WHAT TO PRODUCE — Your task is to copy every line of the records below that contains "residual".

DATA TO PROCESS —

= Beginning of Section =

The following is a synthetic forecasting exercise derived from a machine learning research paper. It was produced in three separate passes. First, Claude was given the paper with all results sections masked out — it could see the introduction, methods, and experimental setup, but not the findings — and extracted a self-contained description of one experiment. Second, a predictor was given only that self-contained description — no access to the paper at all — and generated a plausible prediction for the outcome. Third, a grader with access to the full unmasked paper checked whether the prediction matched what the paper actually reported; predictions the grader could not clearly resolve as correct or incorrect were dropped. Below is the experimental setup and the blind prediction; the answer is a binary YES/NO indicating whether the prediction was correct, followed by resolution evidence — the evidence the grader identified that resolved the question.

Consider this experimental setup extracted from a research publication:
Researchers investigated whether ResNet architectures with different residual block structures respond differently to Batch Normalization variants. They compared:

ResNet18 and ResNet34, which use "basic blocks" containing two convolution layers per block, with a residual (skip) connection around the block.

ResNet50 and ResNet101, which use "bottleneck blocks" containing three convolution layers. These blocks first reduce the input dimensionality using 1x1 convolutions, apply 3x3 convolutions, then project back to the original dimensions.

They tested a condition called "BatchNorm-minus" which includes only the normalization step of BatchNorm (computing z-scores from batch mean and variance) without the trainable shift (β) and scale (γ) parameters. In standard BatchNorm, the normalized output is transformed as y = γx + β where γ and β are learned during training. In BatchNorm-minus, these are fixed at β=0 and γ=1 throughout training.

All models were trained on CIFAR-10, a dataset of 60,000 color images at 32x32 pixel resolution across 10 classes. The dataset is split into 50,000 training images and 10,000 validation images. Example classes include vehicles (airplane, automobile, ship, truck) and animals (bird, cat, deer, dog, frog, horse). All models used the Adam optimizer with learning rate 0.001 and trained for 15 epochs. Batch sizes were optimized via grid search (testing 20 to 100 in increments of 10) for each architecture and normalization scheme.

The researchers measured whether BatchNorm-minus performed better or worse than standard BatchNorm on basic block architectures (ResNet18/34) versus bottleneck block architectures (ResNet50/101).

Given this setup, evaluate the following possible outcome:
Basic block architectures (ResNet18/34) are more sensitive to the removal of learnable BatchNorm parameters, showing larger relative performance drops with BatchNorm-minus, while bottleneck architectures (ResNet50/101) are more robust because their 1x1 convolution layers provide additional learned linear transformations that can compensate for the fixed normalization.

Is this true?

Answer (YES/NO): NO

= End of Section =

RESPONSE TO THE TASK —
Researchers investigated whether ResNet architectures with different residual block structures respond differently to Batch Normalization variants. They compared:
ResNet18 and ResNet34, which use "basic blocks" containing two convolution layers per block, with a residual (skip) connection around the block.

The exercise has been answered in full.